Yanımda oturan Kosovalı genç gazeteci ise kulağıma eğilerek Türkçe fısıldıyor: "Çok geç kaldı!"

* * *

KOSOVA
’nın bağımsızlığının, Teraziya Meydanı’ndaki birkaç küçük grubun gösterisi dışında büyük dalgalanmalar yaratmamasının nedeni Balkanların, ortak geleceklerini Avrupa’da görmelerinden.

"Güneydoğu Balkanlarda istikrar, AB’ye tam üyelik ile güvence altına alınacaktır. Size söz veriyorum Avrupa yanlısı bir hükümet kuracağız ve demokratik değerlerde ısrarlı olacağız. Bu, Balkanlar’da yeni bir dönüm noktası olacaktır" diyor Tadiç.

* * *

DÜN
Sırbistan Meclisi’nde Tadiç ile konuşma fırsatı buldum.

"Bağımsızlık ilanından iki hafta önce Türkiye’ye ziyarete geldim. Ve hem Cumhurbaşkanı Gül hem de Başbakan Erdoğan ile görüşerek, tanımamalarını istedim" diyor.

Anlaşılan bu görüşmelerde ona hiçbir şey söylenmemiş, açık davranılmamıştı ki, Türkiye’nin Kosova’yı tanıması Tadiç’i şaşırtmıştı.

"Cumhurbaşkanı Gül’ü kısa süre önce Makedonya’da gördüm ve bunu kendisine de söyledim."

"Ziyaretim sırasında Türkiye ile ortak serbest ticaret bölgesi kurmayı konuşmuştuk. Bu bizim için olduğu kadar Türkiye için de çok önemliydi. Ayrıca burada Boşnaklar yaşıyor. Partimde ve kurulacak hükümette Boşnakları da alacağız. Bu, Sırbistan’da ilk kez olacak. Bütün bunlar biliniyordu, Türkiye’nin kararını izah edemedim" diyor Tadiç.

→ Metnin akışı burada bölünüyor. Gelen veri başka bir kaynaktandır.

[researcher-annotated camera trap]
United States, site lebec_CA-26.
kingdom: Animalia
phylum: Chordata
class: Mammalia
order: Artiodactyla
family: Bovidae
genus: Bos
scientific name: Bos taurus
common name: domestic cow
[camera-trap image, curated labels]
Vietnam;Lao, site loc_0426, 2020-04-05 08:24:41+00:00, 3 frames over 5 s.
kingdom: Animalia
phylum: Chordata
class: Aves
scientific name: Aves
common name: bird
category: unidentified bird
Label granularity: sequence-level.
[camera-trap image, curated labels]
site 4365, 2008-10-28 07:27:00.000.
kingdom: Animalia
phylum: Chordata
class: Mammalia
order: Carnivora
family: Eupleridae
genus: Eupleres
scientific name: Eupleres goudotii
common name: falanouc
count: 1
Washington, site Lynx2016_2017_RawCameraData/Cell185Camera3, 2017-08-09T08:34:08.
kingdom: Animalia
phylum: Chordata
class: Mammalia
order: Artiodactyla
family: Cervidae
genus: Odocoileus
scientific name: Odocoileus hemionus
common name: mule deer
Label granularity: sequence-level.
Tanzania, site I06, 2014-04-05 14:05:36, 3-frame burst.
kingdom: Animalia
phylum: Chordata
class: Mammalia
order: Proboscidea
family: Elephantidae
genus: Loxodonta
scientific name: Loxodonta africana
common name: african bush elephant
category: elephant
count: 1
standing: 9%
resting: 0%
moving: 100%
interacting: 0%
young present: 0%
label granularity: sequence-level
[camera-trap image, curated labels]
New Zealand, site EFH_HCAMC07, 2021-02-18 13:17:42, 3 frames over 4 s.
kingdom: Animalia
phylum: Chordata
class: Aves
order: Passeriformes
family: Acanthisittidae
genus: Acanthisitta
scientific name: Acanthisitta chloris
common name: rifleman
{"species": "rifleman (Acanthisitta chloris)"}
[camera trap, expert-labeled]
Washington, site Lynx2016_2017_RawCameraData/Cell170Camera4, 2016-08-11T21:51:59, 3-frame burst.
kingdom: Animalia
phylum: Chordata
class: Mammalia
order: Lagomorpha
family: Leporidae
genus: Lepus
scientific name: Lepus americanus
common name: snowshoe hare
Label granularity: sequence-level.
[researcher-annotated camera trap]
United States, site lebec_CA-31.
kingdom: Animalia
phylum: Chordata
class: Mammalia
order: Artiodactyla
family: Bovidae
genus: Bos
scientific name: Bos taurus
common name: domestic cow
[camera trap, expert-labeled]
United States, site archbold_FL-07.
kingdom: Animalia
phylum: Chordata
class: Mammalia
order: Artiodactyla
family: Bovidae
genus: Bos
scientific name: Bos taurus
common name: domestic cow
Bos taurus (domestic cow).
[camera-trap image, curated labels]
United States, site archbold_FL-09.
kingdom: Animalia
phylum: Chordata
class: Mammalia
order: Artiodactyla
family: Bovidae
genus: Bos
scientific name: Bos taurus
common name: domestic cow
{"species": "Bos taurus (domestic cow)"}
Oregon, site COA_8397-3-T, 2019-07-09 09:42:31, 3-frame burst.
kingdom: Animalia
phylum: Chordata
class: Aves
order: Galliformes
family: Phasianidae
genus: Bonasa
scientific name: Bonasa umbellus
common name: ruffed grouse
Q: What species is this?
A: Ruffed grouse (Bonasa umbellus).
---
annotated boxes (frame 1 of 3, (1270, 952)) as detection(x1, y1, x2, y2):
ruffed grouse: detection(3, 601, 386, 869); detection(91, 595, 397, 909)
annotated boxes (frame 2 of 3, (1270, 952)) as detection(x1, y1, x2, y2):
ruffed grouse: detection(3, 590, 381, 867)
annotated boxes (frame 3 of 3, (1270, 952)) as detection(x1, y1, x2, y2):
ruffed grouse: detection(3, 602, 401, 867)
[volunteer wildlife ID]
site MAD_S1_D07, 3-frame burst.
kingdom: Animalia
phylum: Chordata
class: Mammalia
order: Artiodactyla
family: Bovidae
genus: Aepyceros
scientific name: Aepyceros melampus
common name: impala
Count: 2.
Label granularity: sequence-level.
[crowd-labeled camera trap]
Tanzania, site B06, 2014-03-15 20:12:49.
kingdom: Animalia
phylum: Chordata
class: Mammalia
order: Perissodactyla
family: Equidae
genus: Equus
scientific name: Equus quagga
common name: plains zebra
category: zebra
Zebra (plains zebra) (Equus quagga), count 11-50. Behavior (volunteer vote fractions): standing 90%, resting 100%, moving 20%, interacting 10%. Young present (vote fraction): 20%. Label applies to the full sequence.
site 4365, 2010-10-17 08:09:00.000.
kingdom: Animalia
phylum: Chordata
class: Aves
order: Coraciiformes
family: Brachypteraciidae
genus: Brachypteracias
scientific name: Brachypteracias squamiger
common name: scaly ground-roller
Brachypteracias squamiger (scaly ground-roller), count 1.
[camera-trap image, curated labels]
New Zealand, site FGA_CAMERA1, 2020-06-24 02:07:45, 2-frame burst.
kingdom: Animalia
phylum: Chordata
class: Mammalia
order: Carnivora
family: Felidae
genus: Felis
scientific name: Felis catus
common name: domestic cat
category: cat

Ve ekliyor, "Tabii bunların bir sonucu var."

İşte bu cümle, neden Sırbistan Cumhurbaşkanı’nın yeni atanmış olan Türkiye Büyükelçisi’ni kabul etmediğini ortaya koyuyor. Tanıma sitemi.

Belgrad’daki sıkıntı nedeniyle olsa gerek, Türkiye Kosova’yı ilk tanıyan ülkeler arasında olmasına rağmen, oraya da hálá büyükelçi göndermediği için bu kez Kosova’da da sıkıntı yaratmış durumda. Bölgeden gelen haberlerde açıkça bu dile getiriliyor. "Nerede kaldınız?" deniyor.

Yine kimseye yaranamamış bir görüntüsü var Türkiye’nin. Eğer amaç bu olsa, ne kadar başarılı bir dış politika diyeceğim, hedefe tam isabet.

Ama tabii ki amaç bu değil. Hesapsızlığın sonucu.

Sırbistan Cumhurbaşkanı’nın yanından ayrılırken, "Her şeye rağmen Türkiye ile bu dönemi kısa sürede aşacağımızı umuyorum" diyor "ilişkileri yeniden rayına oturtacağız inşallah!"